[What is asked]:
A: According to the US30 market commentary, why was the index's consolidation in the first week of July unsurprising? Answer in one to three sentences.
B: Pick up the US30 market commentary after its last sentence and continue it.

[Page extract]:
++++++++
US30 - Moves to One Month High above 26900 as Fed Needs to Act Fast
For the last week the US30 index has moved well moving through to a one month high above 26900 which has seen it break out of its recent trading range. For the last month the US30 Index has traded back and forth around the key 26000 level as its volatility has doubled in that period. During that time it found support at 25200 and this level was established after it suffered its largest falls this year dropping sharply from near its all time highs down to its lowest levels in two months near 25000 a month ago.

It was also meeting resistance around 26400, however this has now been broken and this level may offer some support should it decline in the next few days.

In the first week of July, the index consolidated a little in a narrow range roughly between 26500 and 26900, and it used that period of consolidating to great effect pushing higher to the new highs. The consolidation is also of little surprise after its price action over the few weeks beforehand. In early June the US30 index rallied strongly to return to back above the 25000 level and continue beyond another key level in 26000 to reach a then one month high, before consolidating a little and enjoying some support from 26000.

Given the significance of the 26000 level, there was little surprise that the index enjoyed some support from this level as it consolidated and it now finds itself moving higher on the back of that support. Despite its excursion below 25000 in late May, this level remained likely to offer some support to the index. The month of May saw a strong decline for the index moving from a near all time high around 26700 down to its recent four month low.
++++++++
[Raw data]:

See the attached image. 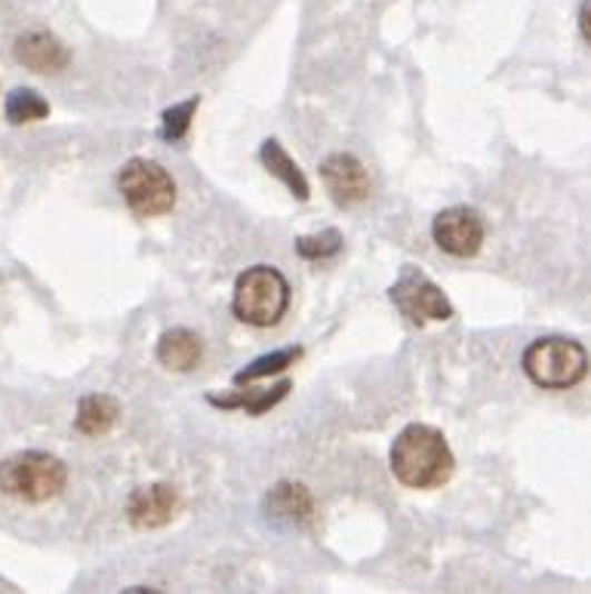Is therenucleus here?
Listing matches in <instances>:
<instances>
[{
	"label": "nucleus",
	"mask_w": 591,
	"mask_h": 594,
	"mask_svg": "<svg viewBox=\"0 0 591 594\" xmlns=\"http://www.w3.org/2000/svg\"><path fill=\"white\" fill-rule=\"evenodd\" d=\"M394 477L413 489H432L447 484L456 468L444 435L432 425H407L392 444Z\"/></svg>",
	"instance_id": "1"
},
{
	"label": "nucleus",
	"mask_w": 591,
	"mask_h": 594,
	"mask_svg": "<svg viewBox=\"0 0 591 594\" xmlns=\"http://www.w3.org/2000/svg\"><path fill=\"white\" fill-rule=\"evenodd\" d=\"M289 305L287 278L272 265H253L235 280L232 311L250 327H275Z\"/></svg>",
	"instance_id": "2"
},
{
	"label": "nucleus",
	"mask_w": 591,
	"mask_h": 594,
	"mask_svg": "<svg viewBox=\"0 0 591 594\" xmlns=\"http://www.w3.org/2000/svg\"><path fill=\"white\" fill-rule=\"evenodd\" d=\"M66 481L68 468L62 465V459H56L50 453H38V449L16 453L0 465V489L7 496L31 502V505L56 499L66 489Z\"/></svg>",
	"instance_id": "3"
},
{
	"label": "nucleus",
	"mask_w": 591,
	"mask_h": 594,
	"mask_svg": "<svg viewBox=\"0 0 591 594\" xmlns=\"http://www.w3.org/2000/svg\"><path fill=\"white\" fill-rule=\"evenodd\" d=\"M524 373L539 388H554V392L573 388L589 373V355L582 345L564 336L536 339L524 352Z\"/></svg>",
	"instance_id": "4"
},
{
	"label": "nucleus",
	"mask_w": 591,
	"mask_h": 594,
	"mask_svg": "<svg viewBox=\"0 0 591 594\" xmlns=\"http://www.w3.org/2000/svg\"><path fill=\"white\" fill-rule=\"evenodd\" d=\"M118 188L127 207H130L139 219H155L164 212L173 210L176 204V182L170 172L160 167L158 160L132 158L120 167Z\"/></svg>",
	"instance_id": "5"
},
{
	"label": "nucleus",
	"mask_w": 591,
	"mask_h": 594,
	"mask_svg": "<svg viewBox=\"0 0 591 594\" xmlns=\"http://www.w3.org/2000/svg\"><path fill=\"white\" fill-rule=\"evenodd\" d=\"M392 303L397 305V311L413 320V324H429V320H450L453 317V305L444 296V290L434 284L432 278H425L420 268L404 265L401 278L394 280V287L388 290Z\"/></svg>",
	"instance_id": "6"
},
{
	"label": "nucleus",
	"mask_w": 591,
	"mask_h": 594,
	"mask_svg": "<svg viewBox=\"0 0 591 594\" xmlns=\"http://www.w3.org/2000/svg\"><path fill=\"white\" fill-rule=\"evenodd\" d=\"M434 244L456 259H472L484 247V216L472 207H450L432 222Z\"/></svg>",
	"instance_id": "7"
},
{
	"label": "nucleus",
	"mask_w": 591,
	"mask_h": 594,
	"mask_svg": "<svg viewBox=\"0 0 591 594\" xmlns=\"http://www.w3.org/2000/svg\"><path fill=\"white\" fill-rule=\"evenodd\" d=\"M179 512V493L170 484L139 487L127 502V517L136 529H158L170 524Z\"/></svg>",
	"instance_id": "8"
},
{
	"label": "nucleus",
	"mask_w": 591,
	"mask_h": 594,
	"mask_svg": "<svg viewBox=\"0 0 591 594\" xmlns=\"http://www.w3.org/2000/svg\"><path fill=\"white\" fill-rule=\"evenodd\" d=\"M321 176H324V186L333 195L336 204L342 207H352L370 195V176L364 170V164L352 155H329L321 164Z\"/></svg>",
	"instance_id": "9"
},
{
	"label": "nucleus",
	"mask_w": 591,
	"mask_h": 594,
	"mask_svg": "<svg viewBox=\"0 0 591 594\" xmlns=\"http://www.w3.org/2000/svg\"><path fill=\"white\" fill-rule=\"evenodd\" d=\"M13 53L22 66L31 68V71H40V75L62 71L68 66V59H71L66 47H62V40L50 34V31H28V34H22L16 40Z\"/></svg>",
	"instance_id": "10"
},
{
	"label": "nucleus",
	"mask_w": 591,
	"mask_h": 594,
	"mask_svg": "<svg viewBox=\"0 0 591 594\" xmlns=\"http://www.w3.org/2000/svg\"><path fill=\"white\" fill-rule=\"evenodd\" d=\"M265 508L268 515L280 521V524H312V512H315V502H312V493L303 487V484H277L268 499H265Z\"/></svg>",
	"instance_id": "11"
},
{
	"label": "nucleus",
	"mask_w": 591,
	"mask_h": 594,
	"mask_svg": "<svg viewBox=\"0 0 591 594\" xmlns=\"http://www.w3.org/2000/svg\"><path fill=\"white\" fill-rule=\"evenodd\" d=\"M204 355V343L200 336L191 330H167L158 343V360L173 373L195 370L197 360Z\"/></svg>",
	"instance_id": "12"
},
{
	"label": "nucleus",
	"mask_w": 591,
	"mask_h": 594,
	"mask_svg": "<svg viewBox=\"0 0 591 594\" xmlns=\"http://www.w3.org/2000/svg\"><path fill=\"white\" fill-rule=\"evenodd\" d=\"M259 158H263L265 170L272 172L275 179H280V182L293 191V198H299V200L312 198V186H308L305 172L299 170V164L289 158L287 148L280 146L277 139H265Z\"/></svg>",
	"instance_id": "13"
},
{
	"label": "nucleus",
	"mask_w": 591,
	"mask_h": 594,
	"mask_svg": "<svg viewBox=\"0 0 591 594\" xmlns=\"http://www.w3.org/2000/svg\"><path fill=\"white\" fill-rule=\"evenodd\" d=\"M120 407L118 400L111 395H83L80 397L78 416H75V425H78L80 435H108L115 423H118Z\"/></svg>",
	"instance_id": "14"
},
{
	"label": "nucleus",
	"mask_w": 591,
	"mask_h": 594,
	"mask_svg": "<svg viewBox=\"0 0 591 594\" xmlns=\"http://www.w3.org/2000/svg\"><path fill=\"white\" fill-rule=\"evenodd\" d=\"M289 392V379H284V383H277L272 392H253V388H247V392H235V395H210L207 400H210L213 407H223V409H247L250 416H263L265 409H272L275 404H280L284 397H287Z\"/></svg>",
	"instance_id": "15"
},
{
	"label": "nucleus",
	"mask_w": 591,
	"mask_h": 594,
	"mask_svg": "<svg viewBox=\"0 0 591 594\" xmlns=\"http://www.w3.org/2000/svg\"><path fill=\"white\" fill-rule=\"evenodd\" d=\"M299 357H303V348H284V352H272V355L256 357L244 370L235 373V385H250L256 383V379H265V376L284 373L287 367H293Z\"/></svg>",
	"instance_id": "16"
},
{
	"label": "nucleus",
	"mask_w": 591,
	"mask_h": 594,
	"mask_svg": "<svg viewBox=\"0 0 591 594\" xmlns=\"http://www.w3.org/2000/svg\"><path fill=\"white\" fill-rule=\"evenodd\" d=\"M3 115H7L10 123H31V120L47 118V115H50V106L40 99V93L19 87V90H13V93L7 96V102H3Z\"/></svg>",
	"instance_id": "17"
},
{
	"label": "nucleus",
	"mask_w": 591,
	"mask_h": 594,
	"mask_svg": "<svg viewBox=\"0 0 591 594\" xmlns=\"http://www.w3.org/2000/svg\"><path fill=\"white\" fill-rule=\"evenodd\" d=\"M197 106H200V96H191V99H185L179 106H173L164 111V127H160V132H164L167 142H179V139H185V132L191 127V118H195Z\"/></svg>",
	"instance_id": "18"
},
{
	"label": "nucleus",
	"mask_w": 591,
	"mask_h": 594,
	"mask_svg": "<svg viewBox=\"0 0 591 594\" xmlns=\"http://www.w3.org/2000/svg\"><path fill=\"white\" fill-rule=\"evenodd\" d=\"M342 250V235L336 228H327L321 235H308V238L296 240V253L303 259H329Z\"/></svg>",
	"instance_id": "19"
},
{
	"label": "nucleus",
	"mask_w": 591,
	"mask_h": 594,
	"mask_svg": "<svg viewBox=\"0 0 591 594\" xmlns=\"http://www.w3.org/2000/svg\"><path fill=\"white\" fill-rule=\"evenodd\" d=\"M579 31H582V38L591 43V0H585L582 10H579Z\"/></svg>",
	"instance_id": "20"
}]
</instances>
++++++++
[Replies]:
A: The consolidation was unsurprising because of the index's price action in the few weeks before it. In early June the US30 rallied strongly back above 25000 and beyond the key 26000 level to a then one-month high.

B:
St. Louis Federal Reserve (Fed) President James Bullard has been outspoken this week about what he believes the Fed should do to align itself with market expectations.  He believes the Fed should cut interest rates by 50 basis points in two weeks time at its next meeting as the market is expecting it.  In July, the Fed reduced borrowing costs by a quarter point, its first rate cut since 2008.It is rare for central bank officials to admit that financial markets should dictate policy, however “in this situation I would respect the market signal,” Bullard said. “We should have a robust debate about moving 50 basis points at this meeting ... It’d be better in my mind to go ahead and get realigned right now,” rather than moving only a quarter point in September and again in October.“Why do that? Why not just get to the right point today?”, he added.  Recent economic data showed the U.S. manufacturing sector had contracted for the first time in three years amid slowing global economic growth and as the United States and China continue with adding tariffs.